Eine weitere Beobachtung, die man im Zuge dieser Entwicklung machen kann, ist, dass Frauen*, die typische Männerkleidung tragen, von der Gesellschaft eher toleriert werden, als Männer*, die Frauenkleidung tragen. Dies könnte damit zusammenhängen, dass alles, was „männlich“ ist, mit Macht und Stärke verbunden wird und alles, was „weiblich“ ist, Unterwürfigkeit und Schwäche suggeriert. 

Crossdressing in den letzten Jahren

Auf verschieden Sozialen Medien haben sich Communities gebildet, die Crossdressing in verschiedenen Ausmaßen leben. Auf TikTok wird es zelebriert, wenn junge Männer* in ihren Kleidern durchs Zimmer tanzen, auf Instagram findet man unter dem Hashtag #meninskirts mehr als 17.000 Beiträge.

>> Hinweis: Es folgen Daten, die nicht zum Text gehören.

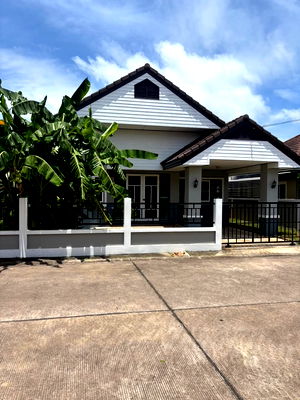 Houses for rent Nong Prue, Chonburi : Single house for rent, ready to move in, near Nong Prue Market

Als der Sänger Harry Styles Ende letzten Jahres am Vogue Cover erschien, ging das Thema Crossdressing durch die Medien. Am Titelbild sieht man ihn in einem Kleid, in der Ausgabe ist er in extravaganten Röcken abgebildet. Im Interview mit Vogue erzählt er, dass er nicht zu sehr darüber nachdenkt, was seine Kleidungswahl bedeutet. Für ihn ist es eine Erweiterung seiner Kreativität. Auch der Schauspieler Billy Porter hat mit seinen Red-Carpet-Looks immer wieder für Aufregung gesorgt. Diese zwei Künstler sind nicht alleine: schon David Bowie, Elton John und Freddie Mercury, um nur einige zu nennen, haben sich in der zweiten Hälfte des 20. Jahrhunderts von geschlechterspezifischen Kleidungsnormen losgesagt und sich kreativ in ihrer Garderobe ausgelebt.

F*ck soziale Normen

Es gibt die verschiedenste Weisen, Crossdressing zu leben, aber im Endeffekt läuft es auf Folgendes hinaus: Egal ob männlich, weiblich, nicht-binär; es sollte nur darauf ankommen, dass jede*r das tragen kann, was ihr*m gefällt, unabhängig davon, ob es den binären Gesellschaftsnormen entspricht oder nicht.